> [CEL]
Proszę przepisać słowo w słowo wiersze z rekordów poniżej, od wiersza zawierającego „Considering the picture, is” do wiersza zawierającego „Across the choices”, łącznie z oboma.

> [WYCIĄG DANYCH]
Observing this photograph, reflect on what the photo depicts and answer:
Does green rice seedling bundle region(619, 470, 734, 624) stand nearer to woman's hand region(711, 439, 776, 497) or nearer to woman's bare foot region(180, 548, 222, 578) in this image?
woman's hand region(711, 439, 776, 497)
---
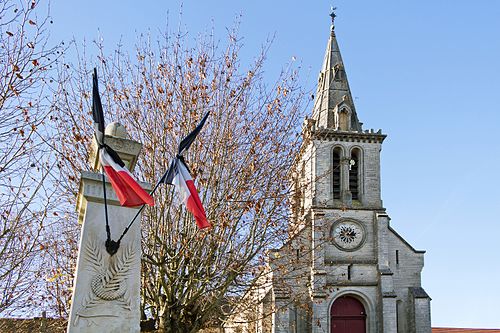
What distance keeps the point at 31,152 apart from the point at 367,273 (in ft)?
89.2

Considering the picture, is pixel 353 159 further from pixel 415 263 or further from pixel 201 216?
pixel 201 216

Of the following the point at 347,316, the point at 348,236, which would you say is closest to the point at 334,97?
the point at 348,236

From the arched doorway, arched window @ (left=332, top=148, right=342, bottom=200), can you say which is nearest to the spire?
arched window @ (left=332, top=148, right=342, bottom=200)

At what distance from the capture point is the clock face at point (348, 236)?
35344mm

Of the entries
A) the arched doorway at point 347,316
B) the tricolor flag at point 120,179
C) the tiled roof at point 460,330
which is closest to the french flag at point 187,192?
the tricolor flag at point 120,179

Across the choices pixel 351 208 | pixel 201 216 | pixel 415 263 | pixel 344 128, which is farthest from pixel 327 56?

> [WYNIK ZADANIA]
Considering the picture, is pixel 353 159 further from pixel 415 263 or further from pixel 201 216?
pixel 201 216

Of the following the point at 347,316, the point at 348,236, which would you say is closest to the point at 334,97?
the point at 348,236

From the arched doorway, arched window @ (left=332, top=148, right=342, bottom=200), can you say which is nearest to the spire?
arched window @ (left=332, top=148, right=342, bottom=200)

At what distance from the capture point is the clock face at point (348, 236)?
35344mm

Of the entries
A) the arched doorway at point 347,316
B) the tricolor flag at point 120,179
C) the tiled roof at point 460,330
which is closest to the french flag at point 187,192?
the tricolor flag at point 120,179

Across the choices pixel 351 208 | pixel 201 216 | pixel 415 263 | pixel 344 128, which is farthest from pixel 327 56?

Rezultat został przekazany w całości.